Company Comparable Analysis
It's a little difficult to find direct comparables to Costco, so I have used Target Corp. (NYSE:TGT), Wal-Mart Stores Inc. (NYSE:WMT), and the Discount, Variety Stores industry averages for this comparison.
COST is currently trading at a higher P/E but lower P/S ratio than the main competitors and the industry averages. As can be expected, the company has a much lower gross margin and operating margin than the main competitors and the industry, but this is certainly consistent with the business model. The company has superior revenue growth, which explains why the company is trading at lower P/S ratio than the peers, but at a higher P/E. The company is able to grow its business at a faster pace but it is not turning revenue into earnings better than the competitors.
Looking at the financial position it becomes much clearer why investors, like this one, like this company.
Every ratio measuring the financial strength of the company is at much better levels than the company's peers. And that, along with the financial performance of course, is why Costco has outperformed its peers and the S&P500 in the last three years.
WAG of the last five fiscal years EPS are 2.89, 2.47, 2.92, 3.30, and 3.89; which is a growth of 10.43%. EPS in the first three quarters of 2013 are all higher than the same quarters of 2012, with the lowest year-over-year growth coming in the third quarter of 2013 at 18%. Revenue growth is, as both reuters.com and Nasdaq.com projected, at double digits over the long term. With company announced plans to open around 30 warehouses per year, for an indeterminate time span, this level of growth seems reasonable. Moreover, the company currently has only 10% of its operations outside the U.S., so, with such an untapped market to conquer, I believe that future growth will not be an issue for Costco.
The Costco business model is primarily based on earnings from membership fees, while selling products at zero profit margin or even at a loss. With a current renewal membership rate of over 85%, Costco has a very stable base from which to grow.
The below basic validations go some way to validating current bullish sentiments surrounding Costco. The company has a fairly predictable dividend payout policy (payout ratio of 26.48% in 2012, 26.97% in 2011, 26.37% in 2010, 27.53% in 2009, etc). Using two different dividend discount models, we arrive at an average price of $132 - an upside potential of 15.3% from the current price. The short-term growth rate is based on the average growth for the last 4 years, and the long term is based on the future EPS growth projections and the dividend payout policy. The required return is from Damodaran's cost of capital, industry Retail Store.

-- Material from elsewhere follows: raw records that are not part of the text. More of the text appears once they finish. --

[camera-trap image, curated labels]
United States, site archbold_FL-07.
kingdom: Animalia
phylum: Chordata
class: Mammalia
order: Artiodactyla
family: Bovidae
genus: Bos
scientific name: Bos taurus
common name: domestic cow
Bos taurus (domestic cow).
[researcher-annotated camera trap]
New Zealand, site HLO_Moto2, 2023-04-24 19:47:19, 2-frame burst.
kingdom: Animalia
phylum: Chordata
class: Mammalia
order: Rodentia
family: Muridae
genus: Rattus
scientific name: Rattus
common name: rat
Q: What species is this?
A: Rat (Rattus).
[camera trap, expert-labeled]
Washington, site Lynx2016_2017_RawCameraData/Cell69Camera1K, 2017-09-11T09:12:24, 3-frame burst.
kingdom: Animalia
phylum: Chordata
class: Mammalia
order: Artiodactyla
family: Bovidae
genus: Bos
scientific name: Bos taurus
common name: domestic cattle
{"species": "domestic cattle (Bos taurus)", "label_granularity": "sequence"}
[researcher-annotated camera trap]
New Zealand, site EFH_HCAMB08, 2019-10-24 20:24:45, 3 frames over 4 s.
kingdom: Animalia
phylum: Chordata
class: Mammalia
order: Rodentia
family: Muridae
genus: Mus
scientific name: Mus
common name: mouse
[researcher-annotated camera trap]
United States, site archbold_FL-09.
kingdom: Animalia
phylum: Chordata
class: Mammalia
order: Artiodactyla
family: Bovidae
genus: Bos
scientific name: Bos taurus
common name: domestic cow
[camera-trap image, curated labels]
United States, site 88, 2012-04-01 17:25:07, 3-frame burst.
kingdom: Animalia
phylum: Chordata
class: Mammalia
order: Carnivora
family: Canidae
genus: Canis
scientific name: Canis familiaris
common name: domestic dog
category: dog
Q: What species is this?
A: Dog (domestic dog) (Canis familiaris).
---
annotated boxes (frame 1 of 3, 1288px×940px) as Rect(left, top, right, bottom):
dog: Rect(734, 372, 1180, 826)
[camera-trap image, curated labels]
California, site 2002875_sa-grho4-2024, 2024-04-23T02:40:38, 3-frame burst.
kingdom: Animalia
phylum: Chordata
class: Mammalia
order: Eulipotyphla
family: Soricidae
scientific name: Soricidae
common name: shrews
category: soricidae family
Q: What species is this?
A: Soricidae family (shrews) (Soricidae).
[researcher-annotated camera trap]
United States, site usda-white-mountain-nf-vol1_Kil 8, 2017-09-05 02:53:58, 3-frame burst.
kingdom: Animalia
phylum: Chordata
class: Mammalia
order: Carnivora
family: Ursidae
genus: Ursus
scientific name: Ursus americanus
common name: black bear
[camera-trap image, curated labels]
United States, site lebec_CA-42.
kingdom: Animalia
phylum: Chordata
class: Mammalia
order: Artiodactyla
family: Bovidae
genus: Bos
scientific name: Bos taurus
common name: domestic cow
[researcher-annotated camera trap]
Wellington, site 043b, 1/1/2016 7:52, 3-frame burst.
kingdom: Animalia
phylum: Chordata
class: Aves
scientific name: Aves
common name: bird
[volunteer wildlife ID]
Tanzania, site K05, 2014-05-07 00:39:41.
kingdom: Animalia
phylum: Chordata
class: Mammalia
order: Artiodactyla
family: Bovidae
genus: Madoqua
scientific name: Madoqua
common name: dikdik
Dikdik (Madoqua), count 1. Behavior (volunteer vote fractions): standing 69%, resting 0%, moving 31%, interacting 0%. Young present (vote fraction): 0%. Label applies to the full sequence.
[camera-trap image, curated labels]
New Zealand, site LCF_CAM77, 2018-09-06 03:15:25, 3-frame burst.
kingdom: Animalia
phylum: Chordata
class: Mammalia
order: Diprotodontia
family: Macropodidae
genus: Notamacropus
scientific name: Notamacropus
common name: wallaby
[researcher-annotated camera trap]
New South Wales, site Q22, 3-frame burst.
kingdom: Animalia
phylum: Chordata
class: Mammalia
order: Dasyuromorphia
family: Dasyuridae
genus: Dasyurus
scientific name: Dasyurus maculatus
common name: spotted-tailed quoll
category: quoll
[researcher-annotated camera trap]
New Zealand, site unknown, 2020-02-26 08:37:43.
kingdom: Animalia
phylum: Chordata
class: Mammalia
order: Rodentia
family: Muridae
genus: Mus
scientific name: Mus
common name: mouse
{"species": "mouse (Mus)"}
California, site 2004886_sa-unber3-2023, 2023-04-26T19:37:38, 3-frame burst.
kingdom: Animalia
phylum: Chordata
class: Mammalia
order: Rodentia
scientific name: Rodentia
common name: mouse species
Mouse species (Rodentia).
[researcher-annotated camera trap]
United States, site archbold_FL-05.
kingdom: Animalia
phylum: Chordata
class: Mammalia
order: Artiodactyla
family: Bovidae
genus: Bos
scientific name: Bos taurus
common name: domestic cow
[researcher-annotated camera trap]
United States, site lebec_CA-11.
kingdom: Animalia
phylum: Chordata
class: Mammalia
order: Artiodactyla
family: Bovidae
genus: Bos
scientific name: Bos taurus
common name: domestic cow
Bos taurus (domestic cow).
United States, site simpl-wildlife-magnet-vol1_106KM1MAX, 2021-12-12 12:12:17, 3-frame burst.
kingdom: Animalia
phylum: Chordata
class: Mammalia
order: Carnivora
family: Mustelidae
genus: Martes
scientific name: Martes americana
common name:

With the current uncertain market outlook, perhaps it is the perfect time for a defensive stock in your portfolio. Costco (beta of 0.40) with its great business model, and its potential for growth, is an ideal candidate at the moment.
As shown above COST has outperformed competitors by nearly every metric. Its stock has nearly doubled in the last three years, growth in EPS is unparalleled, the financial strength of the company is at better levels than the competition, and so on.
Why I personally like this stock, is the business model. As a customer, who can resist low-priced products at a place where you can buy everything from matches, steak and a wedding ring? Couple that with the fact that most employees love the company, and you have a winning combination.
Disclosure: I am long COST. I wrote this article myself, and it expresses my own opinions. I am not receiving compensation for it (other than from Seeking Alpha). I have no business relationship with any company whose stock is mentioned in this article.